TRANSFEMMINISTE

 

Trentasei piazze transfemministe. Non una di meno: «E non è finita qui»

LA PROTESTA. Le donne tornano a manifestare dopo i grandi cortei del 25 novembre




«La nostra rabbia non si fermerà, praticheremo forme di protesta ogni giorno», avevano annunciato durante il corteo che, il 25 novembre scorso, aveva raccolto 500 mila persone solo a Roma, e così è stato. Il collettivo transfemminista Non Una di Meno ha indetto una serie di appuntamenti di protesta in vista dell’8 marzo per tentare di dare risposte alla forte mobilitazione seguita all’assassinio di Giulia Cecchettin, 107sima vittima di femminicidio del 2023 (ad oggi 116, ndr).

Il primo si è svolto ieri con una mobilitazione che ha coinvolto migliaia di persone in tutta Italia. Trentasei piazze da nord a sud, con un minimo comune denominatore: la lotta al patriarcato che, spiegano, è costituito anche da «i tagli alla spesa pubblica che rendono le nostre esistenze sempre più precarie e ricattabili, gli sgomberi di spazi transfemministi, di consultori e centri anti violenza, le misure del pacchetto sicurezza del governo Meloni con ricette securitarie e razziste, i tagli del 70% alla prevenzione della violenza di genere».

Così come la violenza patriarcale ha la forma della «proposta di legge di Provita e Famiglia che vorrebbe costringere chi deve interrompere la gravidanza ad ascoltare il battito fetale». Ma ci sono state anche alcune declinazioni territoriali nella protesta: i gruppi Nudm di Lucca, Pisa, Venezia, Viareggio, La Spezia, Lucca e Pisa, ad esempio, si sono uniti al corteo contro l’estrattivismo sulle Alpi Apuane che si è tenuto a Carrara. «Il sistema patriarcale che fa dei nostri corpi oggetti di dominio è lo stesso sistema capitalista che fa delle nostre terre territori di conquista da depredare e mettere a profitto», hanno detto le militanti.

Mentre ad Alessandria è stato occupato uno spazio che ospiterà una nuova casa delle donne. A Bergamo, invece, il corteo è stata una risposta all’affissione in città di diversi manifesti del gruppo di destra pro-vita Evita Peron che indicavano in Nudm la causa della «decadenza» del Paese, aggiungendo «il pensiero unico femminista ha effetti dannosi sulla società». «Mentre il patriarcato uccide, chi lo serve non trova di meglio da fare che attaccare il femminismo e Non Una di Meno – hanno commentato le militanti bergamasche – Forse stiamo facendo un buon lavoro». A Bologna passeggiata rumorosa con focus sull’istruzione: «sono i movimenti transfemministi a dover stare nelle scuole, nelle università e nei luoghi della formazione, non Valditara e le sue linee guida, che vorrebbero trattare la violenza di genere come un fatto apolitico di qualche malato».

A Torino al centro della piattaforma c’è il diritto alla salute. Le manifestanti hanno attaccato uno striscione sotto l’ex sede della Regione Piemonte con la scritta «Lo Stato non ci cura. Salute transfemmista» e incollato scontrini e bugiardini di medicinali nel piazzale. Cortei anche a Milano (dove la manifestazione è stata preceduta da una settimana di appuntamenti in città) e Roma, dove Nudm ha ribadito: «non ci è bastato il 25 novembre, non ci basterà l’8 marzo: rifiutiamo la guerra ai popoli, ai corpi delle donne, alla terra».

ISTRUZIONI →
- A) Modifica l'articolo su Non Una di Meno: riscrivi tutto il passo che va da "Trentasei piazze transfemministe." giù fino a "oggi 116, ndr).", sostituendo "assassinio" con "omicidio".
- B) Rispondi per favore a queste domande sull'articolo su Non Una di Meno:
(i) Quante persone aveva raccolto solo a Roma il corteo del 25 novembre?
(ii) In quale città si è tenuto il corteo contro l'estrattivismo sulle Alpi Apuane?
(iii) Sotto quale edificio di Torino le manifestanti hanno attaccato lo striscione?

DATI DI PARTENZA →
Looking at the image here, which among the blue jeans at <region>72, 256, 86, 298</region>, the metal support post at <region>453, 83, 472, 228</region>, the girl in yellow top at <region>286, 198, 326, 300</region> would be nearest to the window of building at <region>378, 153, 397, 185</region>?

SOLUZIONI →
- A)
Trentasei piazze transfemministe. Non una di meno: «E non è finita qui»

LA PROTESTA. Le donne tornano a manifestare dopo i grandi cortei del 25 novembre




«La nostra rabbia non si fermerà, praticheremo forme di protesta ogni giorno», avevano annunciato durante il corteo che, il 25 novembre scorso, aveva raccolto 500 mila persone solo a Roma, e così è stato. Il collettivo transfemminista Non Una di Meno ha indetto una serie di appuntamenti di protesta in vista dell’8 marzo per tentare di dare risposte alla forte mobilitazione seguita all’omicidio di Giulia Cecchettin, 107sima vittima di femminicidio del 2023 (ad oggi 116, ndr).

- B)
(i) 500 mila persone.
(ii) A Carrara.
(iii) Sotto l'ex sede della Regione Piemonte.